Elvis Costello is performing his final gig of the year at New York's Beacon Theatre. As part of his Imperial Bedroom & Other Chambers Tour, he'd opened his set with 'The Town Where Time Stood Still' (an outtake from sessions for Punch the Clock) on nine of the previous 11 occasions. The setlist also had as many as 19 songs that featured at every one of the dozen shows. So, any deviation would have been slightly out of the ordinary.
So when Costello began that show with the final track from This Year's Model, 'Night Rally.', a song that doesn't even feature in the original US version, which is bookended by 'Radio Radio' it was unexpected. If that wasn't already strange enough, the song hadn't been played live for almost forty years.
Back in the late 1970s, a frequent topic of Costello's songs was the threat of right-wing nationalism that was bubbling to the surface in the UK. His debut single, 'Less Than Zero', is about Oswald Mosley - the British Union of Fascists leader in the early 1930s. His 1979 album Armed Forces features a song concerning the National Front, 'Green Shirt' and 'Two Little Hitlers.'
'Night Rally' is a typical Elvis Costello song with the type of melody and word play you'd expect from him even so early into his career. It is clearly a warning that is the reverse of the old Gandhi quote;
First, they ignore you, then they laugh at you, then they fight you, then you win.
If you reverse that and imagine a politician you ignore, laugh at and then eventually they win. That is who Costello is warning us about. Indeed, he predicts that at some point, we will, willingly or otherwise, be falling in line and running forth to the titular night rally. It doesn't take me to tell you that this is about the rise of the Nazi Party in inter-war Germany and how there were prominent people in Britain at the time who thought in similar ways. If we weren't picking up on that, we have some symbolism of armbands and "showers" closely associated with that period of history.
Other songs on the album are less severe, more tongue in cheek and not in any shape or form actual warnings about the rise of fascism in your own backyard. There's no real take-home from 'Pump It Up' that could be considered relevant and prescient for the most recent years in The Bad Place. It's also not cut from the same angular and bright pop-punk template as the songs which are so angular they consist of triangles.

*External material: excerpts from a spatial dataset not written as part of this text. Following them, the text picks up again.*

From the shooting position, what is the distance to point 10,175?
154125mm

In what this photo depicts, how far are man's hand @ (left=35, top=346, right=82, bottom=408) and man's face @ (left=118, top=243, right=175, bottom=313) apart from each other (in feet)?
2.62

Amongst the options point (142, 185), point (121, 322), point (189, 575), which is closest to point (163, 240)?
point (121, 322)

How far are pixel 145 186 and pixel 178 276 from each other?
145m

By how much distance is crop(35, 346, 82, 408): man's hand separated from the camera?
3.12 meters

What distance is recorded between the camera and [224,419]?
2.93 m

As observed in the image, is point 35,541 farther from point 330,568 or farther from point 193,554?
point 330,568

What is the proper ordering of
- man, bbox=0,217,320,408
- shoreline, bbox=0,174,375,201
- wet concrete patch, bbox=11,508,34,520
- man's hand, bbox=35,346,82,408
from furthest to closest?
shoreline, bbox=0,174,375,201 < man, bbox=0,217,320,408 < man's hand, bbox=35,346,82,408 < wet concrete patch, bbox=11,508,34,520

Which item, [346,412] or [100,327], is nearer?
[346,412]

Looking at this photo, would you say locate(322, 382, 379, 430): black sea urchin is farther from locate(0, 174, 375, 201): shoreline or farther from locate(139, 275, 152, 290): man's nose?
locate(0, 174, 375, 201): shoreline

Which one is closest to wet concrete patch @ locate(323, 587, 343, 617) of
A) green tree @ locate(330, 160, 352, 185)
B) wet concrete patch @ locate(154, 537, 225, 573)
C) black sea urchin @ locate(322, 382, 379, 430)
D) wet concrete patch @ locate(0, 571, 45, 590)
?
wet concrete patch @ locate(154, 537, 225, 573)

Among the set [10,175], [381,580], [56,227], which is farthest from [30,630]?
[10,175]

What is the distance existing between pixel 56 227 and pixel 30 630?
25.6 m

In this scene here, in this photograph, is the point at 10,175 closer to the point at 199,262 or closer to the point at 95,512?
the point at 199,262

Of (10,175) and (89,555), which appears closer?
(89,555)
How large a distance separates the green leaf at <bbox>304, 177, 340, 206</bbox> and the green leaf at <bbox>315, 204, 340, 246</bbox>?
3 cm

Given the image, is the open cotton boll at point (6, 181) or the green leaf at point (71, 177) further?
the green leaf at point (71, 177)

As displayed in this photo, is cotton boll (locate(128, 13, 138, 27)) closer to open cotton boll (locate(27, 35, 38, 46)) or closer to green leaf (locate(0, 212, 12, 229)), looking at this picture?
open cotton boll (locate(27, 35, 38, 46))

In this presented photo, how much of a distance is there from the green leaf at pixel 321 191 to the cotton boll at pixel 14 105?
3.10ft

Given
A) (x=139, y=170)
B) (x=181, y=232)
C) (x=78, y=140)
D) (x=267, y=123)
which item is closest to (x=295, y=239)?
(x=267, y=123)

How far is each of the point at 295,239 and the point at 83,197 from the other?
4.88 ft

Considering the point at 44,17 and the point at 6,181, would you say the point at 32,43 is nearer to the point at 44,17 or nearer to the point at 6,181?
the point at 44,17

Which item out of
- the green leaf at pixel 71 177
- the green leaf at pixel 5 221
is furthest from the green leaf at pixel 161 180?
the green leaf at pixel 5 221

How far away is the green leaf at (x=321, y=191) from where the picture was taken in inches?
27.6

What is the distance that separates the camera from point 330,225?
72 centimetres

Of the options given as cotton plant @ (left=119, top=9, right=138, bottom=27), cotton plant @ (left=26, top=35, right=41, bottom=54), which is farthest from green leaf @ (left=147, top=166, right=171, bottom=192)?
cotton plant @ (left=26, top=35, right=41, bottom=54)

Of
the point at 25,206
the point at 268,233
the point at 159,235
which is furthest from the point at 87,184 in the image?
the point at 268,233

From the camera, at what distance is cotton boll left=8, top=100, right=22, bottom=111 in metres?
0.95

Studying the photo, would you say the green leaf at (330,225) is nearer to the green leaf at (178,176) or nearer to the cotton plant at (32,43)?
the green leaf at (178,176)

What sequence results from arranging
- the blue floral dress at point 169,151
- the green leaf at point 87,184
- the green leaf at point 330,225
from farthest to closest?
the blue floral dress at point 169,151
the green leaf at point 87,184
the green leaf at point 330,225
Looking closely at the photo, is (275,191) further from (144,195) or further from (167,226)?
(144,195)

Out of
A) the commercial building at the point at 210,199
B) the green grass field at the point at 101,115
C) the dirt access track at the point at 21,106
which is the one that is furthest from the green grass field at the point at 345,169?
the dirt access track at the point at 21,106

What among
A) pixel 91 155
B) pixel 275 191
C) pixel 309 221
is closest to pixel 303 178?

In his autobiography, Costello talks about listening to David Bowie and Iggy Pop's then recent music, products of 1977's Berlin. Those songs are brittle and austere with sombre moods, ominous synthesisers, and distant snare drums, and it is on this song, Costello, and the rest of the Attractions nail what he called an “alarm bell” of a song.
When Costello played to a massive crowd in South London in 1978 for the Anti-Nazi League carnival, it made perfect sense to open the show. What was going on the week of 7th November 2016 to compel Costello to dig out this alarm bell for a rare live outing?
The following day, Donald Trump won the 2016 US Presidential Election.
Now, in 2021, the song is part of a Spanish language look back at the parent album and tackled by Uruguayan signer Jorge Drexler.